ПРЕДОСТАВЛЕННЫЙ ФРАГМЕНТ:
%%

Вся гибкость, вся изворотливость, на которые он только был способен, были употреблены на то, чтобы сделать это молчание, это свидетельство непоколебимости журнальной позиции спасительным средством и для того, чтобы отстаивать журнал перед правительством, и для того, чтобы одержать победу над своими многочисленными - и не только литературными - врагами.

Едва только катастрофа грозила журналу, Сенковский тотчас же вытаскивал на свет свой отказ от полемики, - это неоспоримое достоинство "Библиотеки для чтения".

В 1845 году, когда на "Библиотеку для чтения" поступил донос о том, что она отступает от своей первоначальной программы, он написал Никитенко письмо, в котором следующим образом опровергал это предположение:

"«Библиотека для чтения», быть может, единственный из всех журналов, который в течение двенадцати лет не сделал ни малейшего изменения, ни в своем виде, ни в форме, ни в содержании: каковы были первые его книжки, таковы и все дальнейшие. «Библиотека для чтения» всегда строго держалась пределов и духа своей программы...

Никогда «Библиотека для чтения» не входила в споры с другими журналами, никогда не заводила с ними войны (полемика, как вы знаете, значит война), никогда не заводила споров с ними: в «Библиотеке для чтения» принято правилом не опровергать статьи других журналов, не упоминать даже об их существовании, разве только в таком случае, когда можно похвалить их: это правило «Библиотека для чтения» всегда гласно и всенародно проповедовала на Руси и никогда сама от него не отступала" [95].

Уже охладев к журналу и журналистике, но пытаясь еще из своего кабинета руководить журналом, он в 1852 году писал А.В. Старчевскому, который заменил его в редакции "Библиотеки для чтения":
"Я прошу Вас о двух вещах и на них крепко настаиваю:

1. - Чтобы никогда не было антикритик, потому что все это противно высочайше утвержденной программе журнала и моему убеждению, и тому характеру, который я придал изданию.

2. - Чтобы никогда не говорилось о других журналах и не было на них малейших выходок, опоров, упреков и т.д. Чтобы даже о них не упоминалось - разве общими словами, без названия и всегда с уважением или похвалою. Это Алкоран «Библиотеки для чтения»" [96].

%%

СОДЕРЖИМОЕ НАБОРА ДАННЫХ:
%%

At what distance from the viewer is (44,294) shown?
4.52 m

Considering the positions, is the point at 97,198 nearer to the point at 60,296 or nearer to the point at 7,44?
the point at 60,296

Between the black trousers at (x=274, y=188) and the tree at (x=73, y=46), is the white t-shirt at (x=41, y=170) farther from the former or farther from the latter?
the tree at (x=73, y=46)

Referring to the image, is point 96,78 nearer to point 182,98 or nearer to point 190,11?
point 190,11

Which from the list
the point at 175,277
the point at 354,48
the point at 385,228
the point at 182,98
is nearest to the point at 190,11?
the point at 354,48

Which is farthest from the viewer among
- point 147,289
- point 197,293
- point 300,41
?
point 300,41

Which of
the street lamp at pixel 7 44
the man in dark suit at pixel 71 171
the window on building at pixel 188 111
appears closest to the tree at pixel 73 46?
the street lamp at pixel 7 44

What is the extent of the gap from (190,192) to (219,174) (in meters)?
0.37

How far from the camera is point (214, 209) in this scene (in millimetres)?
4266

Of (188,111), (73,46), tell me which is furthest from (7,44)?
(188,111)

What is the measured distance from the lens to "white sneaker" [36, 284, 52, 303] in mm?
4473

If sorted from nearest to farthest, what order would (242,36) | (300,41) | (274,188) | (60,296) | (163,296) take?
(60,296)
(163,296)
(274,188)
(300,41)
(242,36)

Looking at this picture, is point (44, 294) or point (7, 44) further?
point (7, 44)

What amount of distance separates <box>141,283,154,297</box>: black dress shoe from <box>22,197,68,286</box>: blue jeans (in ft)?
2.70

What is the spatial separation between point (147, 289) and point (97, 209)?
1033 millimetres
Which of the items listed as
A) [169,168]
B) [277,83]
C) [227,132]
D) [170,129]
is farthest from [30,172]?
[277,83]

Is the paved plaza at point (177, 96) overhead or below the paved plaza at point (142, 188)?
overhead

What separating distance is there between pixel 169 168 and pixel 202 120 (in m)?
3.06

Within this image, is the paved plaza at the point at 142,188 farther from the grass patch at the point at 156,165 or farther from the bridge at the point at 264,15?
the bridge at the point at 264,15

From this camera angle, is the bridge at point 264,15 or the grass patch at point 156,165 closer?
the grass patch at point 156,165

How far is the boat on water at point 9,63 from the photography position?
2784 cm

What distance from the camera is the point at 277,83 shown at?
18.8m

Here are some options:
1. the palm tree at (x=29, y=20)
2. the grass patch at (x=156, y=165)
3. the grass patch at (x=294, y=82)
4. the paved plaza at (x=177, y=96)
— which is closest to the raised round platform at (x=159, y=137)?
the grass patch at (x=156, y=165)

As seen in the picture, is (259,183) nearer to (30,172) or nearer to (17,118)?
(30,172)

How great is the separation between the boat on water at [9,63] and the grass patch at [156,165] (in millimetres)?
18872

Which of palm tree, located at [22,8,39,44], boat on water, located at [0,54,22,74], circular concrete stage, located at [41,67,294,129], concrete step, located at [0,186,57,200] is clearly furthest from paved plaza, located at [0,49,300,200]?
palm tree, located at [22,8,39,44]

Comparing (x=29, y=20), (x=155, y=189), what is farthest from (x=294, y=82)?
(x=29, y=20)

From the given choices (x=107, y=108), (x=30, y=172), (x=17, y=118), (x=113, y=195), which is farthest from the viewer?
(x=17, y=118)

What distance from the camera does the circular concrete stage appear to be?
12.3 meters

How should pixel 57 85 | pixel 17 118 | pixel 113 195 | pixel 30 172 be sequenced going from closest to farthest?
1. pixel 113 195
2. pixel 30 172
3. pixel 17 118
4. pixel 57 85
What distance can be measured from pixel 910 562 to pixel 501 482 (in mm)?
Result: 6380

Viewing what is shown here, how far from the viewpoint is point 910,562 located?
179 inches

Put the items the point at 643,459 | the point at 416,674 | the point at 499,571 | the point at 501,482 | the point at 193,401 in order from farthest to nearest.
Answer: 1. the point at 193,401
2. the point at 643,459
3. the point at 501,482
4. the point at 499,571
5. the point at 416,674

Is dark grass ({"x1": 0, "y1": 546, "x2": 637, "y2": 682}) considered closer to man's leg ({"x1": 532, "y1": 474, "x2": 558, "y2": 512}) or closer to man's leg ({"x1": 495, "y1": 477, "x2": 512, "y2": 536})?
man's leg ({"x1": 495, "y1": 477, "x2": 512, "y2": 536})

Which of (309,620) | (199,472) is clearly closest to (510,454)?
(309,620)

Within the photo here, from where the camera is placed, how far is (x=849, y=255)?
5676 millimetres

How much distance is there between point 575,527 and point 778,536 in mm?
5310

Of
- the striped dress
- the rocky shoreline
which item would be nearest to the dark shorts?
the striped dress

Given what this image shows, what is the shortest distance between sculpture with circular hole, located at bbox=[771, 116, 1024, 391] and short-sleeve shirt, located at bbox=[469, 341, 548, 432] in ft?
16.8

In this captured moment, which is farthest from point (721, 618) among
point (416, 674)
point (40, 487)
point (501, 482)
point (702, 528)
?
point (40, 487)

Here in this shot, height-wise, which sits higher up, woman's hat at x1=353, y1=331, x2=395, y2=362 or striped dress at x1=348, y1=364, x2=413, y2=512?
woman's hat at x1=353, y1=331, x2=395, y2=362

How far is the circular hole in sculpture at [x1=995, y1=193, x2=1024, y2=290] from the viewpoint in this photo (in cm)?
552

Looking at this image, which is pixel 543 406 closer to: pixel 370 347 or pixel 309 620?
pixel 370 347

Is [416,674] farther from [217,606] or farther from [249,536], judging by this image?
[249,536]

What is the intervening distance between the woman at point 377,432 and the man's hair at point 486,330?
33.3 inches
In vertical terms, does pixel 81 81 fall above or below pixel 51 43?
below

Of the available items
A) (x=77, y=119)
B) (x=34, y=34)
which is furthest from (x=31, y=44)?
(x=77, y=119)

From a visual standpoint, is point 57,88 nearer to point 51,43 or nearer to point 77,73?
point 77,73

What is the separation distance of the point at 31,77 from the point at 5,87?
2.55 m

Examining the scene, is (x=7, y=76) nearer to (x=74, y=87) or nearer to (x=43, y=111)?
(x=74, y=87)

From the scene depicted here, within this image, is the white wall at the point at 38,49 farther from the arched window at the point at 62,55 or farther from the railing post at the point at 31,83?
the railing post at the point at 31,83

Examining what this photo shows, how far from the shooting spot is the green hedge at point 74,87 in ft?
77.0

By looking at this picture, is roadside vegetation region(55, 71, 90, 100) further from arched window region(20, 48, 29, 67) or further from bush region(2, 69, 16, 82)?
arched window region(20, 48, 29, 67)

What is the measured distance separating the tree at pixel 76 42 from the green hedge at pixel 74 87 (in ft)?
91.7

%%

ИНСТРУКЦИЯ К ЗАДАНИЮ: Верните дословно отрывок из фрагмента о журнале «Библиотека для чтения» от слов «В 1845 году, когда» до слов «духа своей программы...». Эти позиции никак не связаны с фрагментом о журнале «Библиотека для чтения».

ОТВЕТ НА ЗАДАНИЕ:
В 1845 году, когда на "Библиотеку для чтения" поступил донос о том, что она отступает от своей первоначальной программы, он написал Никитенко письмо, в котором следующим образом опровергал это предположение:

"«Библиотека для чтения», быть может, единственный из всех журналов, который в течение двенадцати лет не сделал ни малейшего изменения, ни в своем виде, ни в форме, ни в содержании: каковы были первые его книжки, таковы и все дальнейшие. «Библиотека для чтения» всегда строго держалась пределов и духа своей программы...